Rhinehart brought this action in the Washington Superior Court on behalf of himself and the Foundation against the Seattle Times, the Walla Walla Union-Bulletin, the authors of the articles, and the spouses of the authors. Five female members of the Foundation who had participated in the presentation at the penitentiary joined the suit as plaintiffs. The complaint alleges that the articles contained statements that were “fictional and untrue,” and that the defendants — petitioners here — knew, or should have known, they were false. According to the complaint, the articles “did and were calculated to hold [Rhinehart] up to public scorn, hatred and ridicule, and to impeach his honesty, integrity, virtue, religious philosophy, reputation as a person and in his profession as a spiritual leader.” Id., at 8a. With respect to the Foundation, the complaint also states: “[T]he articles have, or may have had, the effect of discouraging contributions by the membership and public and thereby diminished the financial ability of the Foundation to pursue its corporate purposes.” Id., at 9a. The complaint alleges that the articles misrepresented the role of the Foundation’s “choir” and falsely implied that female members of the Foundation had “stripped off all their clothes and wantonly danced naked . . . .” Id., at 6a. The complaint requests $14,100,000 in damages for the alleged defamation and invasions of privacy.
*24 Petitioners filed an answer, denying many of the allegations of the complaint and asserting affirmative defenses. Petitioners promptly initiated extensive discovery. They deposed Rhinehart, requested production of documents pertaining to the financial affairs of Rhinehart and the Foundation, and served extensive interrogatories on Rhinehart and the other respondents. Respondents turned over a number of financial documents, including several of Rhinehart’s income tax returns. Respondents refused, however, to disclose certain financial information, the identity of the Foundation’s donors during the preceding 10 years, and a list of its members during that period.
Petitioners filed a motion under the State’s Civil Rule 37 requesting an order compelling discovery. In their supporting memorandum, petitioners recognized that the principal issue as to discovery was respondents’ “refusa[l] to permit any effective inquiry into their financial affairs, such as the source of their donations, their financial transactions, uses of *25 their wealth and assets, and their financial condition in general.” Record 350. Respondents opposed the motion, arguing in particular that compelled production of the identities of the Foundation’s donors and members would violate the First Amendment rights of members and donors to privacy, freedom of religion, and freedom of association. Respondents also moved for a protective order preventing petitioners from disseminating any information gained through discovery. Respondents noted that petitioners had stated their intention to continue publishing articles about respondents and this litigation, and their intent to use information gained through discovery in future articles.

========================================

◆ Written task:
Write the next part of the court opinion on Rhinehart's suit against the newspapers, starting after its final sentence.

========================================

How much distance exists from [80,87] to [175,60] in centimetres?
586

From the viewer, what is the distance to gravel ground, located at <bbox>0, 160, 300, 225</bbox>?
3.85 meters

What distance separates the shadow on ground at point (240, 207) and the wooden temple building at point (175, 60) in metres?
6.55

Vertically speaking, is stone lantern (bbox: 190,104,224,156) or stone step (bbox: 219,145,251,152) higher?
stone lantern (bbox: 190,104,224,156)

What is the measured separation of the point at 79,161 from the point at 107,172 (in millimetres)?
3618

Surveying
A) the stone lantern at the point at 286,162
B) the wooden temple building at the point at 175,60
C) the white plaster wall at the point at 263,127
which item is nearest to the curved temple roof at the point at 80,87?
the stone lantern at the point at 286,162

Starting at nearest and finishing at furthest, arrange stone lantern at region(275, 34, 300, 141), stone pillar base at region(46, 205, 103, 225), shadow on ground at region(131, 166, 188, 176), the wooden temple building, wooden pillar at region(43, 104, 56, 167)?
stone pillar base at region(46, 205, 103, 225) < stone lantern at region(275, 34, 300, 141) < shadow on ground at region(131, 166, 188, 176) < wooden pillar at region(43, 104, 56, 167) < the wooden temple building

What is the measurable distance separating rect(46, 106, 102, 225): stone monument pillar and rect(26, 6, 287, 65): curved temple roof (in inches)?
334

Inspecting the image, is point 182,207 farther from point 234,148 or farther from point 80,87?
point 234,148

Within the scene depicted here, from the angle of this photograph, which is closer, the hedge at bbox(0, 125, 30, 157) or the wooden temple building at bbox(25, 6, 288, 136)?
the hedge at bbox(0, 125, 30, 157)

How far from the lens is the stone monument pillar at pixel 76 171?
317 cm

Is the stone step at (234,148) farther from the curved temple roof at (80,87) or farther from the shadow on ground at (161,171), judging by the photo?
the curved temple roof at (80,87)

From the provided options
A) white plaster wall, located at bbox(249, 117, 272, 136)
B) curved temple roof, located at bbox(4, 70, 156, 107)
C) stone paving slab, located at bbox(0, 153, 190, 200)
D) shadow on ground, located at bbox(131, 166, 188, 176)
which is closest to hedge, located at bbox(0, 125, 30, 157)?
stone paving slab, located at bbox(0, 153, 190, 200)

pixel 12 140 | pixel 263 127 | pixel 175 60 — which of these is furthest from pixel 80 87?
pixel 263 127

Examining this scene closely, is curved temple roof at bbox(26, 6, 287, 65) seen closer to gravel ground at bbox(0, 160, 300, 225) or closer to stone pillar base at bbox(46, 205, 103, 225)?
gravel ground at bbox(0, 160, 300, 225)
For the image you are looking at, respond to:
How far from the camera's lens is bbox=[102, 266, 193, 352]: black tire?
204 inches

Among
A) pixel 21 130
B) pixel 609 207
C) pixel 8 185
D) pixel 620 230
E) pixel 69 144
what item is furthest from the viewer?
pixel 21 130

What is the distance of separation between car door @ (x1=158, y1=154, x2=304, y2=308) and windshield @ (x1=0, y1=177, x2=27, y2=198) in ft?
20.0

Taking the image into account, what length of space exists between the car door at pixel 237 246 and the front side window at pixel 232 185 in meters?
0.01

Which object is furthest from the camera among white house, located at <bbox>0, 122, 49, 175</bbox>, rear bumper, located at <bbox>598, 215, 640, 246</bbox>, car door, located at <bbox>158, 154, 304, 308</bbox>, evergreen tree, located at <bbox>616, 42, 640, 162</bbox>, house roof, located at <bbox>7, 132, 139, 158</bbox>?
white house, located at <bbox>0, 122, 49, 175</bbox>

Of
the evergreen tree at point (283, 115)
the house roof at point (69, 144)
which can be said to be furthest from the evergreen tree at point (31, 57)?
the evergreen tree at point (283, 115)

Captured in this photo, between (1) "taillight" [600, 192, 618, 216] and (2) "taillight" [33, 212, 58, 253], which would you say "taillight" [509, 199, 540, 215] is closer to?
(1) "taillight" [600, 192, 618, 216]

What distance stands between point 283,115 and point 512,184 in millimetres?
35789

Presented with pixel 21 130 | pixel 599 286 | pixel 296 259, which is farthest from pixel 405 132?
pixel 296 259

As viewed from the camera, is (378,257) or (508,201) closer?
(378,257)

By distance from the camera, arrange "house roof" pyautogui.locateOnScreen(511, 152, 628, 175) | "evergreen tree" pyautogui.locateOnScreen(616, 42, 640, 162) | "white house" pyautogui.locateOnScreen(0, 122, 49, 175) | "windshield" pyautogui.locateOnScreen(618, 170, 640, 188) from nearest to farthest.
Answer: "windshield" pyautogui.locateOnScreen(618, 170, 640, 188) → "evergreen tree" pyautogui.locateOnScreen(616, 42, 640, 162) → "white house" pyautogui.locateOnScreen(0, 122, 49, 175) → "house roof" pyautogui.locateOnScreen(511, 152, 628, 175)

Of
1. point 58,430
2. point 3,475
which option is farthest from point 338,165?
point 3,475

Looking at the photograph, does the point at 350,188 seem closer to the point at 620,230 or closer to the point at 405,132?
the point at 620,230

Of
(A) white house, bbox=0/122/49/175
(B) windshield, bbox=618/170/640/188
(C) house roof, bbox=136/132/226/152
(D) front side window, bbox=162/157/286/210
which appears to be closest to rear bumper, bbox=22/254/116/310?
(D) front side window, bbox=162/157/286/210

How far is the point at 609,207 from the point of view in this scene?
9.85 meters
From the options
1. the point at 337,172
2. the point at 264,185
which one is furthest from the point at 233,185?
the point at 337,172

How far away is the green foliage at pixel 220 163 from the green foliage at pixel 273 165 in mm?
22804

========================================

◆ Task result:
In a lengthy ruling, the trial court initially granted the motion to compel and ordered respondents to identify all donors who made contributions during the five years preceding the date of the complaint, along with the amounts donated. The court also required respondents to divulge enough membership information to substantiate any claims of diminished membership. Relying on In re Halkin, 194 U. S. App. D. C. 257, 598 F. 2d 176 (1979), the court refused to issue a protective order. It stated that the facts alleged by respondents in support of their motion for such an order were too conclusory to warrant a finding of “good cause” as required *26 by Washington Superior Court Civil Rule 26(c). The court stated, however, that the denial of respondents’ motion was “without prejudice to [respondents’] right to move for a protective order in respect to specifically described discovery materials and a factual showing of good cause for restraining defendants in their use of those materials.” Record 16.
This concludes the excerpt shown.